Copy every entry exactly as it stands, though any image it holds should stay out of the copy.

### Information provided

────────────────────

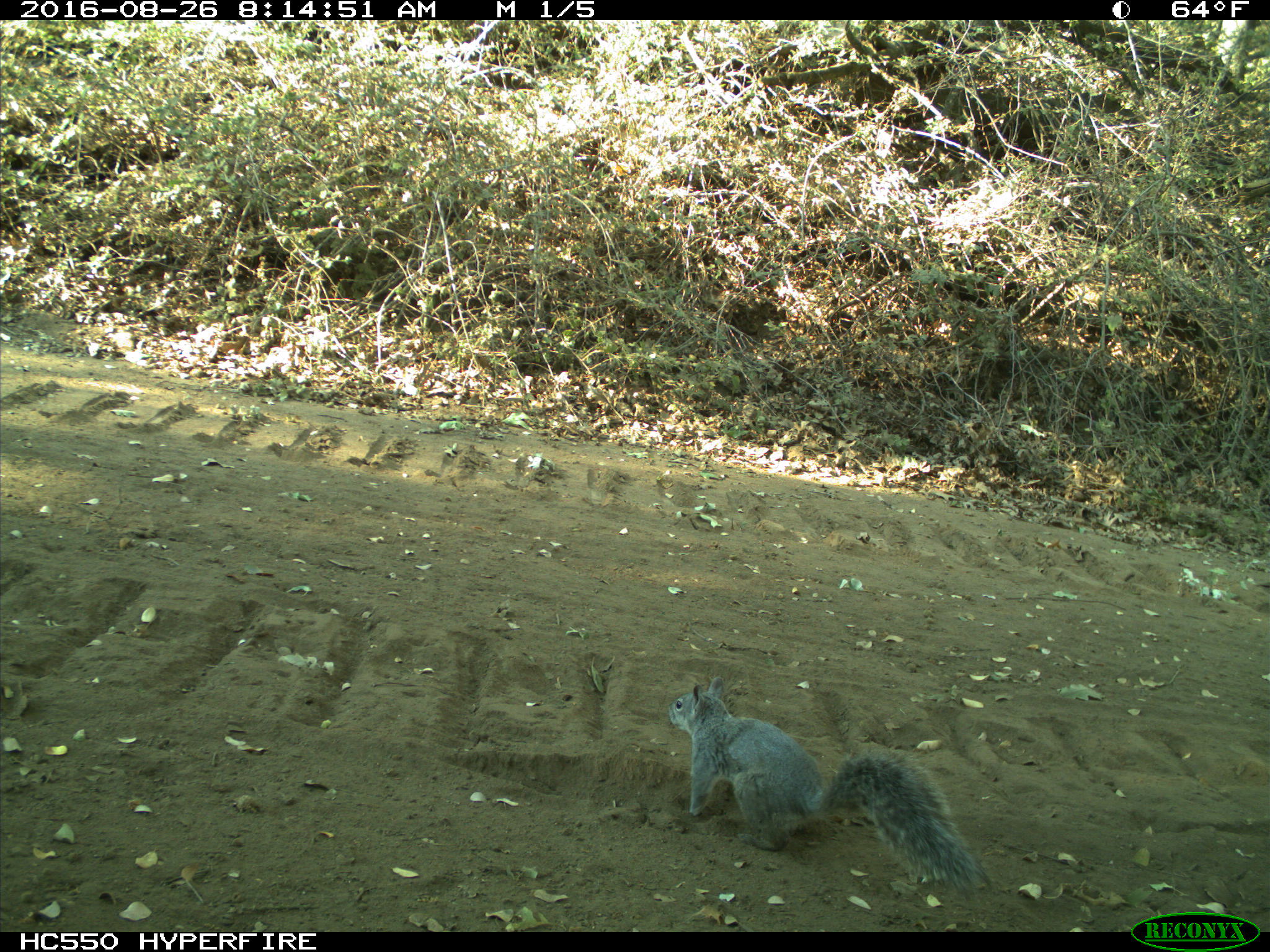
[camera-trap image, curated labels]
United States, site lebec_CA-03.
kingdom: Animalia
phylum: Chordata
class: Mammalia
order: Rodentia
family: Sciuridae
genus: Sciurus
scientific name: Sciurus carolinensis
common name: eastern gray squirrel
Sciurus carolinensis (eastern gray squirrel).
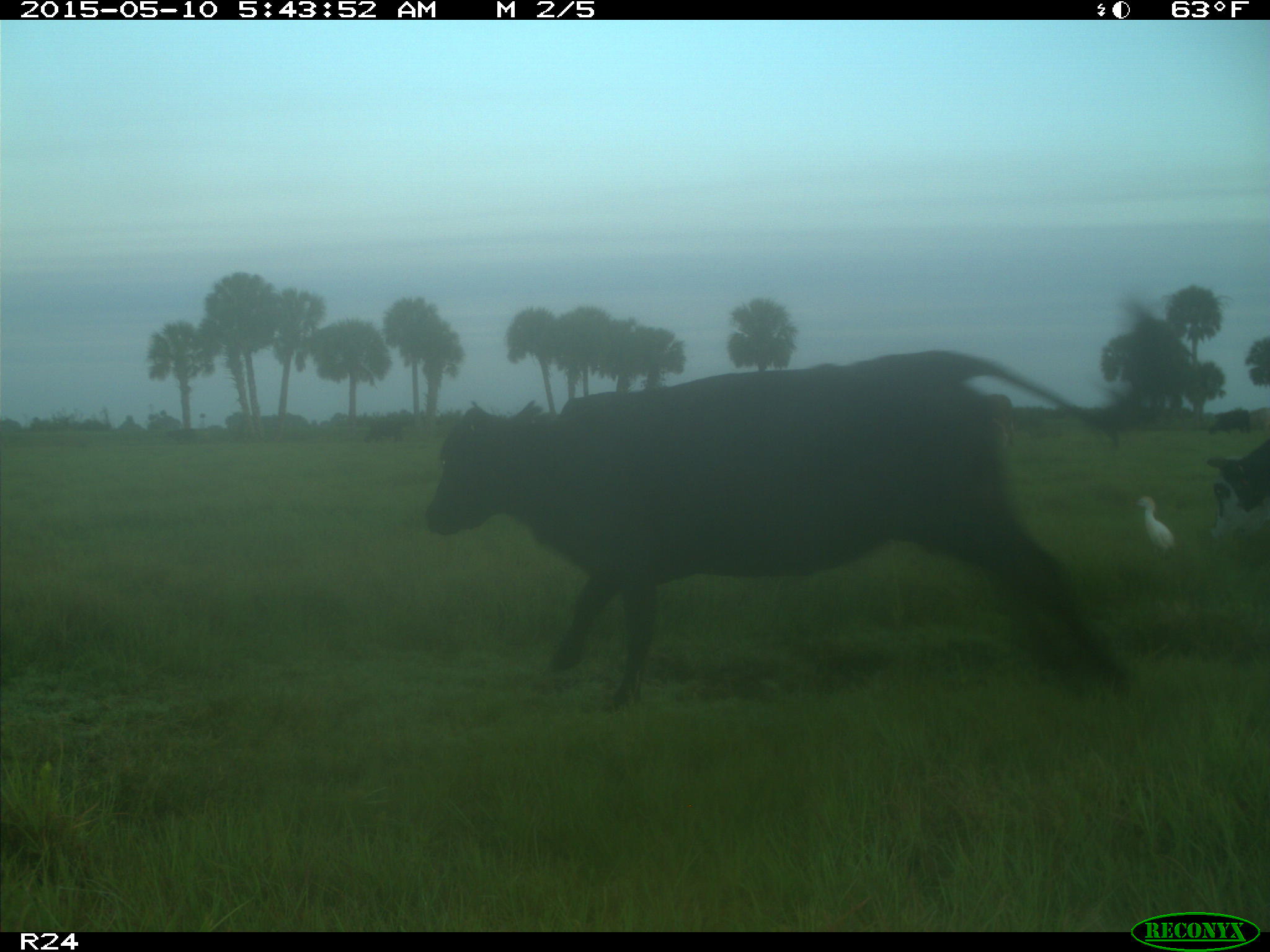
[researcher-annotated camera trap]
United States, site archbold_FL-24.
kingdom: Animalia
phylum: Chordata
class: Mammalia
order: Artiodactyla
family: Bovidae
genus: Bos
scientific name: Bos taurus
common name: domestic cow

────────────────────

### Response to the exercise
[camera-trap image, curated labels]
United States, site lebec_CA-03.
kingdom: Animalia
phylum: Chordata
class: Mammalia
order: Rodentia
family: Sciuridae
genus: Sciurus
scientific name: Sciurus carolinensis
common name: eastern gray squirrel
Sciurus carolinensis (eastern gray squirrel).
[researcher-annotated camera trap]
United States, site archbold_FL-24.
kingdom: Animalia
phylum: Chordata
class: Mammalia
order: Artiodactyla
family: Bovidae
genus: Bos
scientific name: Bos taurus
common name: domestic cow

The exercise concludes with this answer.